EXERCICE COURT: Reprenez, s'il vous plaît, l'entretien ci-dessous sur les négociations de rançons et poursuivez-le après sa dernière phrase.

EXTRAIT SOURCE:
Alors que se déroule le Forum InCyber à Lille, Solutions Numériques & Cybersécurité a interviewé en exclusivité Jeff Wichman, ancien négociateur de rançons et directeur de la réponse aux incidents chez Semperis, connu pour sa solution de prévention, de détection, de réponse et de restauration des menaces Active Directory. 

 

SNC – Pouvez-vous nous parler de votre parcours et de ce qui vous a conduit à devenir négociateur de rançons ? 

Jeff WichmanJ’ai commencé dans la criminalistique numérique chez Crypsis, une petite entreprise acquise par Palo Alto Networks, où j’assistais déjà des clients victimes de ransomwares. Un jour, on m’a demandé si je voulais rejoindre l’équipe chargée des négociations. J’ai accepté par curiosité et rapidement pris goût à ce rôle. Parmi les moments marquants, il y a eu des attaques particulièrement sensibles touchant des infrastructures essentielles, nécessitant une réponse rapide et précise.

Vous avez été impliqué dans des négociations de rançons allant de 5 000 à 50 millions de dollars. Quelles différences avez-vous observées entre ces cas en termes de tactiques des attaquants ?

Les cas impliquant de petites rançons étaient généralement simples, les attaquants étant plus flexibles sur les montants. À l’inverse, dans les affaires à plusieurs millions, les cybercriminels étaient très déterminés et inflexibles, sachant précisément la valeur stratégique des données volées. 

Quelle était la stratégie adoptée par les entreprises dans ce cas ?

Les entreprises confrontées à ces grosses rançons ressentaient souvent une pression énorme et envisageaient davantage le paiement comme une solution inévitable pour préserver leur activité. Dans ces moments, mon rôle était d’expliquer clairement les risques et les options disponibles, mais la décision revenait toujours à l’entreprise. La pression pouvait parfois brouiller leur jugement, ce qui ajoutait à la complexité des négociations.

DONNÉES DISPONIBLES:
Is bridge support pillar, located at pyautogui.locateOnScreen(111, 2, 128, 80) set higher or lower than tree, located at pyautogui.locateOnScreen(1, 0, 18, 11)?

RÉPONSE FINALE:
La pression extrême pousse les dirigeants à envisager sérieusement le paiement comme seul moyen de survie.

Lors de vos négociations, quels étaient les principaux défis que vous deviez surmonter ? Y avait-il des stratégies récurrentes utilisées par les cybercriminels ?

L’un des plus grands défis était de maintenir un équilibre entre l’obtention d’informations cruciales pour l’investigation sans dévoiler trop d’informations sensibles aux attaquants. Les cybercriminels utilisent fréquemment des tactiques d’intimidation, menaçant de divulguer des données sensibles pour accélérer les paiements.

Dans votre expérience, avez-vous constaté une évolution des techniques de rançongiciels et des stratégies de négociation des attaquants ? Quelles tendances vous semblent les plus préoccupantes aujourd’hui ?

Oui, la double et triple extorsion sont devenues courantes. Les attaquants volent désormais des données sensibles pour faire pression sur les victimes et menacent de les publier ou de les vendre. Cette évolution rend les négociations plus difficiles et les impacts beaucoup plus sévères pour les victimes.

Ces attaques ont considérablement compliqué la négociation. Les entreprises doivent gérer plusieurs crises simultanément : la récupération technique, les communications externes et internes, ainsi que le risque légal lié aux données exposées. Cela augmente significativement la pression sur les décideurs.

Ces attaques ont considérablement compliqué la négociation. Les entreprises doivent gérer plusieurs crises simultanément.

Les entreprises ayant payé une rançon ne récupèrent pas toujours leurs données. Comment les entreprises abordent-elles cette incertitude et quels dilemmes cela pose-t-il ?

C’est effectivement un gros problème. Beaucoup d’entreprises paient avec l’espoir que leurs données soient restaurées, mais ce n’est jamais garanti. Le dilemme principal est qu’en payant, elles encouragent indirectement cette économie criminelle, tout en étant conscientes qu’il y a un risque réel de ne jamais retrouver leurs données, que j’ai vues trop souvent réapparaître ailleurs après paiement.

Vous avez travaillé sur des cas d’attaques particulièrement critiques, notamment sur des infrastructures sensibles. Pouvez-vous nous raconter une situation marquante et comment elle a été gérée ?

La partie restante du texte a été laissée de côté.